In Embodiment 1 described above, the information processing apparatus 1 is described to recognize the user's emotion in accordance with the result of the learning in the learning mode, and outputs an emotion image and an emotion voice representing the result of the recognition. Furthermore, in Embodiment 2 described above, the information processing apparatus 1′ is described to update the parameters used for calculating voice emotion scores and facial emotion scores in accordance with the result of the learning in the learning mode. However, these are mere examples. The information processing apparatus 1, 1′ may execute any process in accordance with the result of the learning in the learning mode. For example, in response to supplying of voice data by an external emotion recognition apparatus, the information processing apparatus 1, 1′ may determine whether any learned emotion phoneme sequence is included in the voice data, acquire an adjustment score corresponding to a result of the determination, and supply the adjustment score to the emotion recognition apparatus. That is, in this case, the information processing apparatus 1, 1′ executes a process of supplying the adjustment score to the external emotion recognition apparatus in accordance with the result of the learning in the learning mode. Note that, in this case, a part of the processes that are described to be executed by the information processing apparatus 1, 1′ in Embodiments 1 and 2 described above may be executed by the external emotion recognition apparatus. For example, calculating of voice emotion and facial emotion scores may be executed by the external emotion recognition apparatus.

In Embodiments 1 and 2 described above, the information processing apparatus 1, 1′ is described to recognize the user's emotion as one of three types of emotions: the positive emotion, the negative emotion, and the neutral emotion. However, this is a mere example. The information processing apparatus 1, 1′ may identify any number of emotions of a user, the number being equal to or greater than two. Furthermore, a user's emotions can be classified by using any method.

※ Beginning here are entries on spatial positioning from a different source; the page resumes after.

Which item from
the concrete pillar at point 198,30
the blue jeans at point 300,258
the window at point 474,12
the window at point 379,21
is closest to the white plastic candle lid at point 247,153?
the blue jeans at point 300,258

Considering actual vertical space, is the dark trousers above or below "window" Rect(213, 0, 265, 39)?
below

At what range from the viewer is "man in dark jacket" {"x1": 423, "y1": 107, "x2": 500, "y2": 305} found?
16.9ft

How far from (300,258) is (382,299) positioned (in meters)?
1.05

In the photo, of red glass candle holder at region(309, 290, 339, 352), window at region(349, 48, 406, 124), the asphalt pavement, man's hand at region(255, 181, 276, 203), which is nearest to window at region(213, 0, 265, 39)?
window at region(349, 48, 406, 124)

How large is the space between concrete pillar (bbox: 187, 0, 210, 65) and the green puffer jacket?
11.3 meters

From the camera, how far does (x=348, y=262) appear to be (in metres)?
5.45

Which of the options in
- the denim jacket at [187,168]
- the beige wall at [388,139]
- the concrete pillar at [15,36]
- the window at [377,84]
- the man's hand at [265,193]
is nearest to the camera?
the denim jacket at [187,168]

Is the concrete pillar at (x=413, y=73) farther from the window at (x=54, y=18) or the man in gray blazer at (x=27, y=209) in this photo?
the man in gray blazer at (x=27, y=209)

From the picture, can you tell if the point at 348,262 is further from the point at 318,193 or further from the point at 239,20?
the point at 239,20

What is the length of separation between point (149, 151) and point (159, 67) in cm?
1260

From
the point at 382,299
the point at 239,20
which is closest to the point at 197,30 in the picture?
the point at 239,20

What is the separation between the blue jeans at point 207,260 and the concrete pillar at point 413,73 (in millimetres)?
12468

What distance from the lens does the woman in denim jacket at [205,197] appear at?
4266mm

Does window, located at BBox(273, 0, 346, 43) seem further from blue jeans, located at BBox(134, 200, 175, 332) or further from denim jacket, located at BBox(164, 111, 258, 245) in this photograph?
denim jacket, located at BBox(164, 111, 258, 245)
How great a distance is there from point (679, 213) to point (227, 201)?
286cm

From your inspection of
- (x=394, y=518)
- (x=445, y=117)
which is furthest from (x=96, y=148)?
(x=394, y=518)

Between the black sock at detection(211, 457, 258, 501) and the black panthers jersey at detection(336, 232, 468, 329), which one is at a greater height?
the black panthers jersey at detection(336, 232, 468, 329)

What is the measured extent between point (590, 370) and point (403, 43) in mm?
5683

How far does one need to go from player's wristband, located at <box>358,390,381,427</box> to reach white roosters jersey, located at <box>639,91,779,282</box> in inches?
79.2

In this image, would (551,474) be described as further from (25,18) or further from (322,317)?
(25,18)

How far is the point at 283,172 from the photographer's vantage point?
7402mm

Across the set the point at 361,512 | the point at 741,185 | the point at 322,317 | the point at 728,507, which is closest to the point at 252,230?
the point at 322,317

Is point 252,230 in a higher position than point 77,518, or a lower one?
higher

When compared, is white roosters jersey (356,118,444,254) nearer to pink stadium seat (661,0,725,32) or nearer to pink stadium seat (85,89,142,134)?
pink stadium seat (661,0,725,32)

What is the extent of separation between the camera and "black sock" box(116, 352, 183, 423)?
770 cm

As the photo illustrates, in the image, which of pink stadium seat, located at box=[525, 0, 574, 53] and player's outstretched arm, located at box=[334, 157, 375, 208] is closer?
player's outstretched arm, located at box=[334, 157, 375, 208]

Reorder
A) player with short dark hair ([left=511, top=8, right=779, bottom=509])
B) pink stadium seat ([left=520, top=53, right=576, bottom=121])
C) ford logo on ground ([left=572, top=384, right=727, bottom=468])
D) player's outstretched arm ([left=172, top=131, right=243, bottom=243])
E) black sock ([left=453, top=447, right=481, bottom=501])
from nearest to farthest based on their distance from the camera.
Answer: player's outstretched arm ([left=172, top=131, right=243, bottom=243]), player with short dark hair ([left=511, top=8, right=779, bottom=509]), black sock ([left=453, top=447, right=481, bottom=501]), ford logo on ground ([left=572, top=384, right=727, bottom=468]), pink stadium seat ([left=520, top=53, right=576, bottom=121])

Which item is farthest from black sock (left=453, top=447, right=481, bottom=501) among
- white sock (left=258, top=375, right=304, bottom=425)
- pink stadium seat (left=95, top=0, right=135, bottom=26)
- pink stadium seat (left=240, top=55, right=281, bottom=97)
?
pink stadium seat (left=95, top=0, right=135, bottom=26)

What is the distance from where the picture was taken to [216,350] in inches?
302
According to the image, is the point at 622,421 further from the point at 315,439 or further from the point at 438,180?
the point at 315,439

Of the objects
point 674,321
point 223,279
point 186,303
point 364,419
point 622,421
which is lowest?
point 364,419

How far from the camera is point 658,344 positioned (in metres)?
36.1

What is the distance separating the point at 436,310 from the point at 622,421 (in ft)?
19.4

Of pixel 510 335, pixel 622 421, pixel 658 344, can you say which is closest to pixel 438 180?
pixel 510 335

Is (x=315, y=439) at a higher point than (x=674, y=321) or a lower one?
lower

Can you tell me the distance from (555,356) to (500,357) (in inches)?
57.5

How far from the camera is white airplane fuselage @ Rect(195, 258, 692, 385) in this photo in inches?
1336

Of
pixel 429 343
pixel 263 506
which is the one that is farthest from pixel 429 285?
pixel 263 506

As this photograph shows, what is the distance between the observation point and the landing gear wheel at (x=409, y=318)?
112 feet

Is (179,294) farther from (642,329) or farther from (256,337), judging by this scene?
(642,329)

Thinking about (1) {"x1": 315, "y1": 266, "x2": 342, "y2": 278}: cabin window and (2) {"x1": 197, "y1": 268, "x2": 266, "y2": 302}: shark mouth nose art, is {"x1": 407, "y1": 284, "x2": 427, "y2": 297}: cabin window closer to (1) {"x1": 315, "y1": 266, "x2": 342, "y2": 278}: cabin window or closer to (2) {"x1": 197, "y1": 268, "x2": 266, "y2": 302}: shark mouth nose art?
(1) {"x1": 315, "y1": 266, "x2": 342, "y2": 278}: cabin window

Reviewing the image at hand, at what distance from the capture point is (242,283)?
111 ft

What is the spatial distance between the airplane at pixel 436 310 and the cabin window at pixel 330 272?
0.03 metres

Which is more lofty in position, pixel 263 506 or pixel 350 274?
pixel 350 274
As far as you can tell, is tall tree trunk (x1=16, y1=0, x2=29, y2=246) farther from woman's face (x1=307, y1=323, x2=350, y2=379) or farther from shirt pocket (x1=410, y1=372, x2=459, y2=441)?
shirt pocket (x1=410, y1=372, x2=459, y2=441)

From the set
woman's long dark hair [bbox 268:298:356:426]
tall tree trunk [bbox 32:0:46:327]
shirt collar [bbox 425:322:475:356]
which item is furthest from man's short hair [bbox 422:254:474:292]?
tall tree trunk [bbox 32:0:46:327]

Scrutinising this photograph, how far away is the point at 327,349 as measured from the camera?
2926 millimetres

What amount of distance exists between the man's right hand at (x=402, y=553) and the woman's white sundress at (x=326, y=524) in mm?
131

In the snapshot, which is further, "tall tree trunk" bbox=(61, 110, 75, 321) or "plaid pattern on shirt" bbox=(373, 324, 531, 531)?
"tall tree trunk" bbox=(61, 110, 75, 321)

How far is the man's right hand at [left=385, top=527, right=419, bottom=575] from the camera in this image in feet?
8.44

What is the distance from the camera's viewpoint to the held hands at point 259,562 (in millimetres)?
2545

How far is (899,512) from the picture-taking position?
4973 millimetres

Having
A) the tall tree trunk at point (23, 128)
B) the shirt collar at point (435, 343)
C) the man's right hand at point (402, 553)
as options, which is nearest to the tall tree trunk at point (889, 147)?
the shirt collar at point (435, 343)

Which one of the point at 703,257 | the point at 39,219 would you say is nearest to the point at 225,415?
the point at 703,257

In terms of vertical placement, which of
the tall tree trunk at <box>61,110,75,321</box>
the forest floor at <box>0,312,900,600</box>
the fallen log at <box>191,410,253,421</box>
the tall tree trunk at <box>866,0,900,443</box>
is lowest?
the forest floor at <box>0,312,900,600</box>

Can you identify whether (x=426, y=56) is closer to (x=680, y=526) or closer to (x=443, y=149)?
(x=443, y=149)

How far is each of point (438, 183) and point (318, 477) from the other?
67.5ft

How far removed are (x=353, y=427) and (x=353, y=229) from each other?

In Embodiments 1 and 2 described above, the voice data 102b and the facial image data 102c are described to be generated by an external recording apparatus and an external imaging apparatus respectively. However, this is a mere example. The information processing apparatus 1, 1′ itself may generate the voice data 102b and the facial image data 102c. In this case, the information processing apparatus 1, 1′ may comprise a recording device and an imaging device, and generate the voice data 102b by recording a voice uttered by the user using the recording device, while generating the facial image data 102c by imaging a facial image of the user using the imaging device. In this case, while operating in the emotion recognition mode, the information processing apparatus 1, 1′ may acquire a voice uttered by the user and acquired by the recording device as the voice data 102b, acquire the user's facial image acquired by the imaging device when the user uttered the voice as the facial image data 102c, and execute emotion recognition of the user in real time.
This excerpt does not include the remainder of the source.